* [DOCUMENT SEGMENT]:
SALT LAKE CITY – Given the latest figures on children’s deaths in traffic accidents, parents in Utah may want to double-check that their children’s safety seats are fastened properly.
A Centers for Disease Control and Prevention study showed that one in three child traffic deaths in the past decade happened in cases when a child younger than age 12 was not properly restrained.
Dr. Erin Sauber-Schatz, transportation safety team lead for the CDC’s Division of Unintentional Injury Prevention, said parent education and car-seat distribution help make sure more children are buckled up properly. She added that stricter laws also would help.
“Child passenger restraint laws that increase the age for car-seat or booster-seat use result in getting more children buckled up,” she said.
The CDC report said about a dozen children die in car crashes each week in the United States. The federal recommendation is a law that requires child safety-seat use through age 8, which already is the law in Utah.
Health-care providers also play a role in making sure children are safe in cars and trucks. Sauber-Schatz suggested a conversation in the doctor’s office.
“They can counsel parents and caregivers at each well-child checkup to use age- and size-appropriate car seats, booster seats and seat belts on every trip,” she said.
In general, the CDC recommends:
* All children should ride in the back seat until age 13.
* Rear-facing car seats are for infants up to age 2.
* Front-facing seats are suitable from 2 to 5.
* Booster seats are to be used until a child has grown enough for a seat belt to fit properly across the chest and lap.

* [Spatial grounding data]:
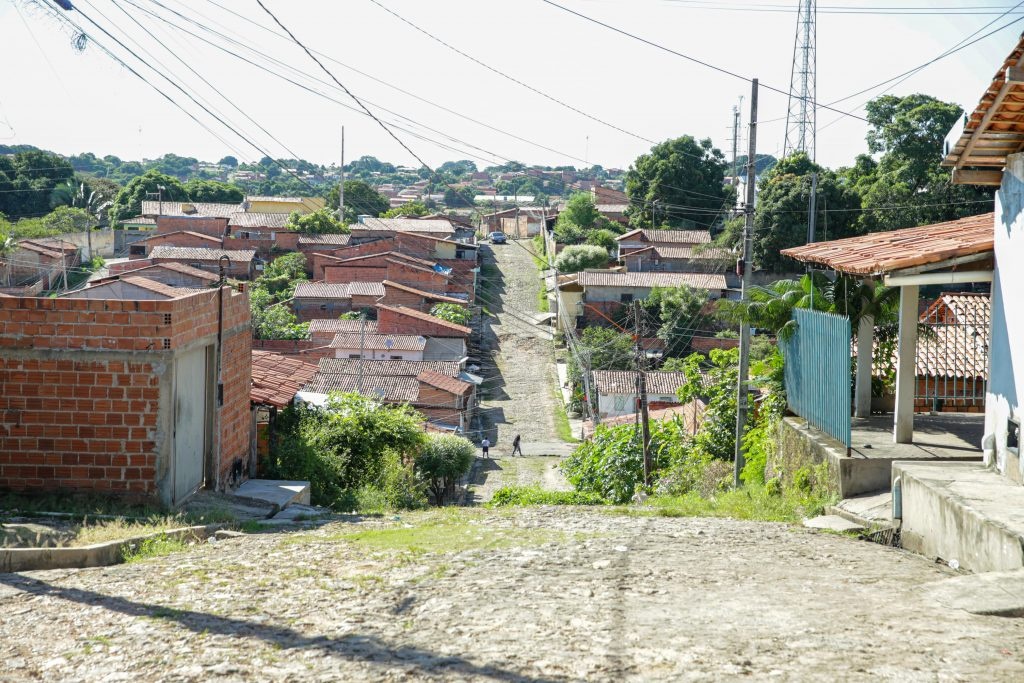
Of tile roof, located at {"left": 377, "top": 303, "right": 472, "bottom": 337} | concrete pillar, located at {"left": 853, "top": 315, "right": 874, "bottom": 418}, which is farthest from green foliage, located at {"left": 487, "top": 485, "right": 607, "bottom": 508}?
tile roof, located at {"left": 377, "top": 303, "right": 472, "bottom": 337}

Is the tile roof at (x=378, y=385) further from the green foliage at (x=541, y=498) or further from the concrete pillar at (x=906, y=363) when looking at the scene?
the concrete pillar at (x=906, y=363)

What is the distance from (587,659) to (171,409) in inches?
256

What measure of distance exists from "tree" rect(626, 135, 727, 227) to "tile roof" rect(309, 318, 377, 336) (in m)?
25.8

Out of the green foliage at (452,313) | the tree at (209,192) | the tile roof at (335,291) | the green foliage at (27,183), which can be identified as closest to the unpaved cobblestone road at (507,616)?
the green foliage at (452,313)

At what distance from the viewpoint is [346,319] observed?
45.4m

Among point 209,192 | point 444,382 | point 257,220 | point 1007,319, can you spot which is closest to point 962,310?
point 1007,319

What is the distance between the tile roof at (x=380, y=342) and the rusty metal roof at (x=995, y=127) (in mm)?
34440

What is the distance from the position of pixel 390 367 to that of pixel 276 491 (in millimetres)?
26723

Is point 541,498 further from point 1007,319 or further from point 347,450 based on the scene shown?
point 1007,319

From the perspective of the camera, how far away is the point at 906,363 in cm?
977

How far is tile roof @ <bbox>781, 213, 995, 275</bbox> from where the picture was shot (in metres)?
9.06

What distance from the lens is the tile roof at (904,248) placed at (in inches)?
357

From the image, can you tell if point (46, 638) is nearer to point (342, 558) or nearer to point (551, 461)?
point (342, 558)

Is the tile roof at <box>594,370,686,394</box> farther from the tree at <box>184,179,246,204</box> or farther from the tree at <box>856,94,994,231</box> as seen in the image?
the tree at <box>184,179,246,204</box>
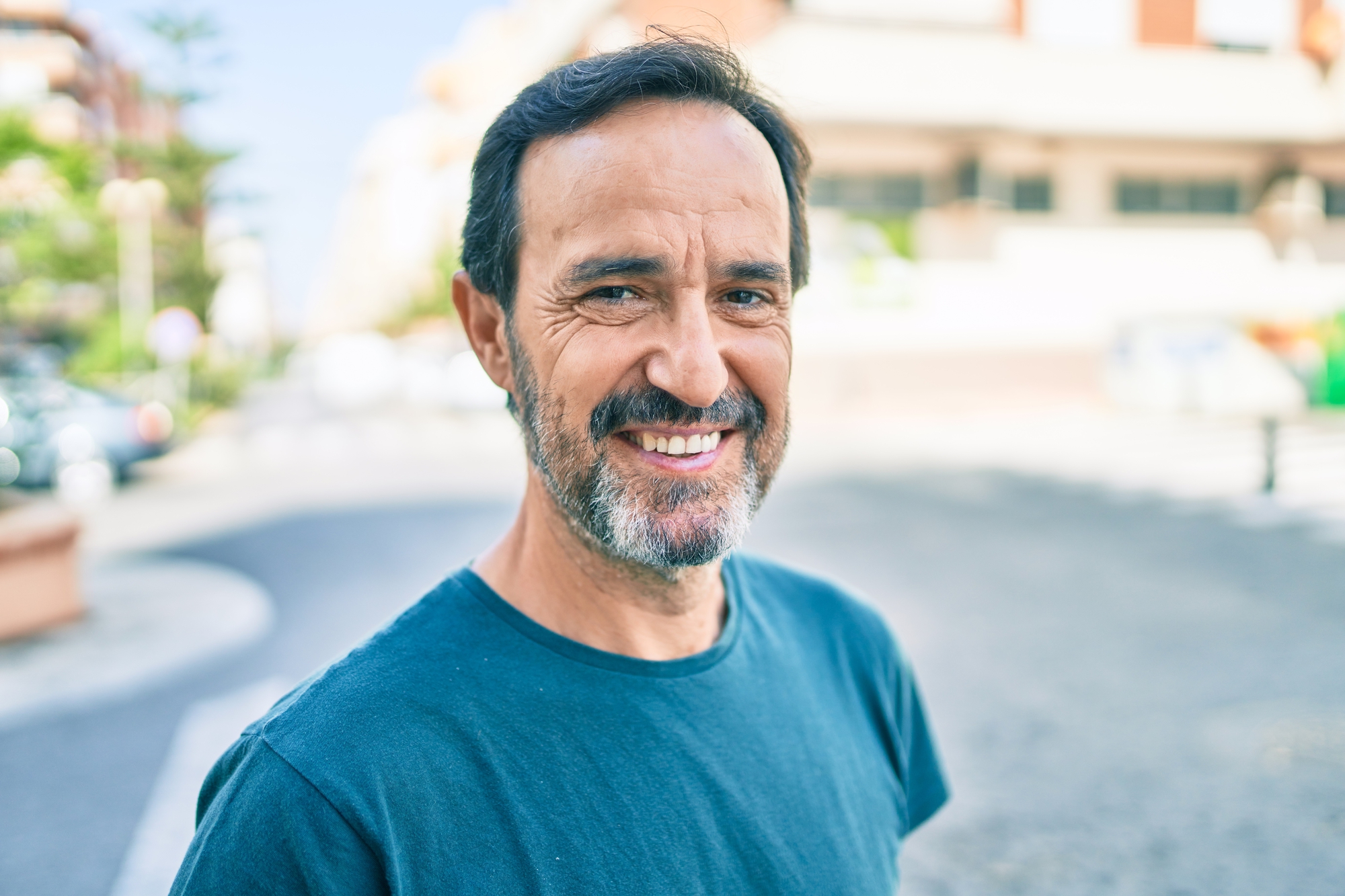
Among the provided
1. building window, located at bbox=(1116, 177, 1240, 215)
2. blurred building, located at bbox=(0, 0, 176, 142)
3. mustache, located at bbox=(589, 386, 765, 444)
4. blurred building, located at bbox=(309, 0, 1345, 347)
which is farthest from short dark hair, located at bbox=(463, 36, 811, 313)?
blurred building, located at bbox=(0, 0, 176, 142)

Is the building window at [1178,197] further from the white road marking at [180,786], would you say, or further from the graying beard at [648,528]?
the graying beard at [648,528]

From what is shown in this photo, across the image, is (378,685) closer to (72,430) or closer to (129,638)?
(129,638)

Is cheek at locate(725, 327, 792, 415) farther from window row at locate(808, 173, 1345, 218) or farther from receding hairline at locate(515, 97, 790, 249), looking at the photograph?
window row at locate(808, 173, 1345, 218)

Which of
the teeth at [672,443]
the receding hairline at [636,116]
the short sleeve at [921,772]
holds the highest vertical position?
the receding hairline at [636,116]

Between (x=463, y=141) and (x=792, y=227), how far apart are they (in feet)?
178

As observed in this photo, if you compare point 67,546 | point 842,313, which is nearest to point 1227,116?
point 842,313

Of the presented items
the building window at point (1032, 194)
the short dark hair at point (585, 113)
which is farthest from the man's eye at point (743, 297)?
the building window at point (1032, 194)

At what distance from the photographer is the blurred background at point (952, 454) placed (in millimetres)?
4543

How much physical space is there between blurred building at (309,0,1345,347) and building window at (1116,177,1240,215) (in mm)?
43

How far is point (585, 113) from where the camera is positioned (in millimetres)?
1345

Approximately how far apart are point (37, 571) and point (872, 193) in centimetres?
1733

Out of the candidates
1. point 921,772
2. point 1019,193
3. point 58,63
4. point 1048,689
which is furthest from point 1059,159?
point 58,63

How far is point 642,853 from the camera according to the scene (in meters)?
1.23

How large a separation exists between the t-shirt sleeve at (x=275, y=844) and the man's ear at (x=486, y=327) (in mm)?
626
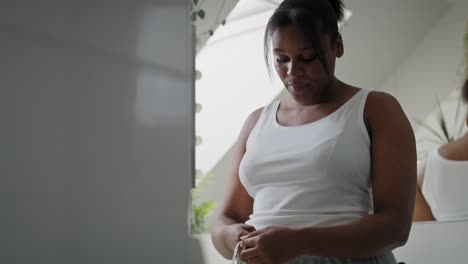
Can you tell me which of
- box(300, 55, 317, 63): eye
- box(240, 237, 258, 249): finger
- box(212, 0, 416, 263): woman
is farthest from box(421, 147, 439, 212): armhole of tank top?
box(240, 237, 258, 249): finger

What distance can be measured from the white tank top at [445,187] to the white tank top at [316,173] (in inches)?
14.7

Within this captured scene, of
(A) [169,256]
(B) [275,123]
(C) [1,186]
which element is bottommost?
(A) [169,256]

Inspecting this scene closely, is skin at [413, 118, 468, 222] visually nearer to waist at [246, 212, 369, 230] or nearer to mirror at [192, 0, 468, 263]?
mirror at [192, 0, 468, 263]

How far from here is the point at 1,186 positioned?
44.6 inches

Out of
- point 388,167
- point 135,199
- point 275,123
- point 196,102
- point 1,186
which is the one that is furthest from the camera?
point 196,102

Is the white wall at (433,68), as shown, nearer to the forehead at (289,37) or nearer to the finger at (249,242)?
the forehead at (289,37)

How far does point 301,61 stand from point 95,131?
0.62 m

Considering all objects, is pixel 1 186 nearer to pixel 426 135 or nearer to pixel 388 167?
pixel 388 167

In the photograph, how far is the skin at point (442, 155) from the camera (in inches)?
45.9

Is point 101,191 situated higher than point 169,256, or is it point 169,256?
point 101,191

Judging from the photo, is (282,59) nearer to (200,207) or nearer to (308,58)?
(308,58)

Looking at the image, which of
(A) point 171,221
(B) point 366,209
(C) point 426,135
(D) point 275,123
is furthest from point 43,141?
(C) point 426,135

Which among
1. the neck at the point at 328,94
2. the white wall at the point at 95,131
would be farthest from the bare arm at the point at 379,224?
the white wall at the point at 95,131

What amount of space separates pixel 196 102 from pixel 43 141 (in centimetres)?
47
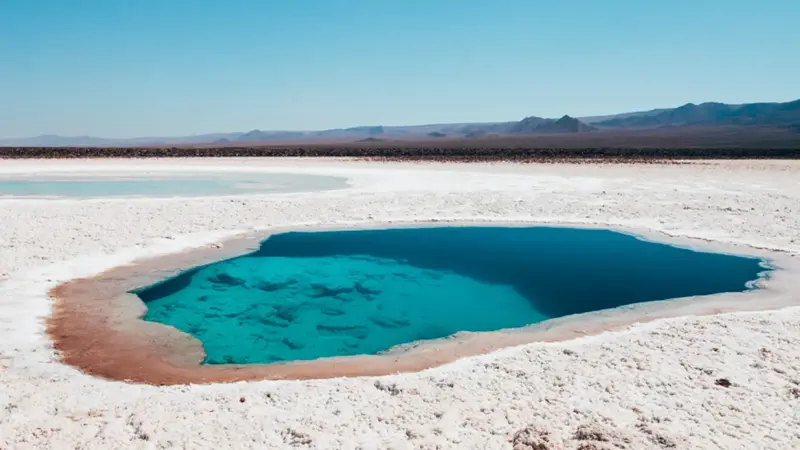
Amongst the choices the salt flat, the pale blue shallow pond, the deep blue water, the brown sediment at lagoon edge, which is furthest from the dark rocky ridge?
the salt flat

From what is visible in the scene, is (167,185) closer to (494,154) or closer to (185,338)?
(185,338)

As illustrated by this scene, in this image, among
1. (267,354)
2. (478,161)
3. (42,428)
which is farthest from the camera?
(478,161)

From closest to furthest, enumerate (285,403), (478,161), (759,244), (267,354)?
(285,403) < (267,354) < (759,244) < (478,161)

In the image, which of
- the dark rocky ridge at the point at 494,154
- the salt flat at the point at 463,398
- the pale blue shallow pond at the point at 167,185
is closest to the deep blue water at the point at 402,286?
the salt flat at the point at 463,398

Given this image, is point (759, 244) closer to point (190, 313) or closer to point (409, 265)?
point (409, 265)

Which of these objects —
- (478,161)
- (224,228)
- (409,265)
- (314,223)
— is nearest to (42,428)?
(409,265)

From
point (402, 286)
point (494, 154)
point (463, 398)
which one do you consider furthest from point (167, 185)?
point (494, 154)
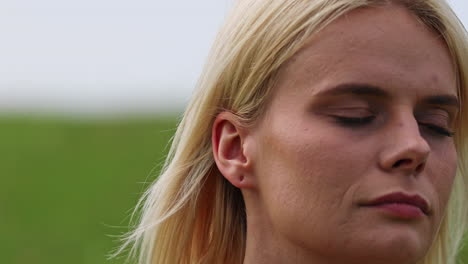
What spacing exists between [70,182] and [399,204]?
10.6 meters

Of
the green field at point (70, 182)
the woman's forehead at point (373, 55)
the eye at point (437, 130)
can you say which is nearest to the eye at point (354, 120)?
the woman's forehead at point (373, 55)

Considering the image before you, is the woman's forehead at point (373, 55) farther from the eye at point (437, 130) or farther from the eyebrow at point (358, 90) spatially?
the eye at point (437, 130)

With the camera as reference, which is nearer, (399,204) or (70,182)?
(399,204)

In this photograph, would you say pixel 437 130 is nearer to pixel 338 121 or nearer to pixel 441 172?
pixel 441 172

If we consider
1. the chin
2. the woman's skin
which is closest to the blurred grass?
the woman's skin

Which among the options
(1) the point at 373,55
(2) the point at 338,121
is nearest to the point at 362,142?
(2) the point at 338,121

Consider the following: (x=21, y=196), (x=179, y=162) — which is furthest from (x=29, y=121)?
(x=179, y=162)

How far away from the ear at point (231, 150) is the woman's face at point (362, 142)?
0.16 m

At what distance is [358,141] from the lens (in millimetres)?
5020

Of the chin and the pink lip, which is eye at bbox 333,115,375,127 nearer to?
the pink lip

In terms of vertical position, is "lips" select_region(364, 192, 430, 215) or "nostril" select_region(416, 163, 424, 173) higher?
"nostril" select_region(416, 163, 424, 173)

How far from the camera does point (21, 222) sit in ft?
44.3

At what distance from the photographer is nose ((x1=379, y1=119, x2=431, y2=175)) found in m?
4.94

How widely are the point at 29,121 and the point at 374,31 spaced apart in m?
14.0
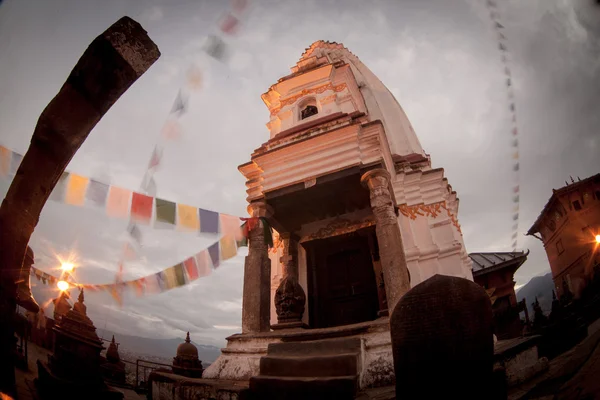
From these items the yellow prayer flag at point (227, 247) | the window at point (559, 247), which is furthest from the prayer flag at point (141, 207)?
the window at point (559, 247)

* [GOAL OF THE EXERCISE]: Duplicate the entire article on child car-seat safety word for word.

* [ANSWER SECTION]:
SALT LAKE CITY – Given the latest figures on children’s deaths in traffic accidents, parents in Utah may want to double-check that their children’s safety seats are fastened properly.
A Centers for Disease Control and Prevention study showed that one in three child traffic deaths in the past decade happened in cases when a child younger than age 12 was not properly restrained.
Dr. Erin Sauber-Schatz, transportation safety team lead for the CDC’s Division of Unintentional Injury Prevention, said parent education and car-seat distribution help make sure more children are buckled up properly. She added that stricter laws also would help.
“Child passenger restraint laws that increase the age for car-seat or booster-seat use result in getting more children buckled up,” she said.
The CDC report said about a dozen children die in car crashes each week in the United States. The federal recommendation is a law that requires child safety-seat use through age 8, which already is the law in Utah.
Health-care providers also play a role in making sure children are safe in cars and trucks. Sauber-Schatz suggested a conversation in the doctor’s office.
“They can counsel parents and caregivers at each well-child checkup to use age- and size-appropriate car seats, booster seats and seat belts on every trip,” she said.
In general, the CDC recommends:
* All children should ride in the back seat until age 13.
* Rear-facing car seats are for infants up to age 2.
* Front-facing seats are suitable from 2 to 5.
* Booster seats are to be used until a child has grown enough for a seat belt to fit properly across the chest and lap.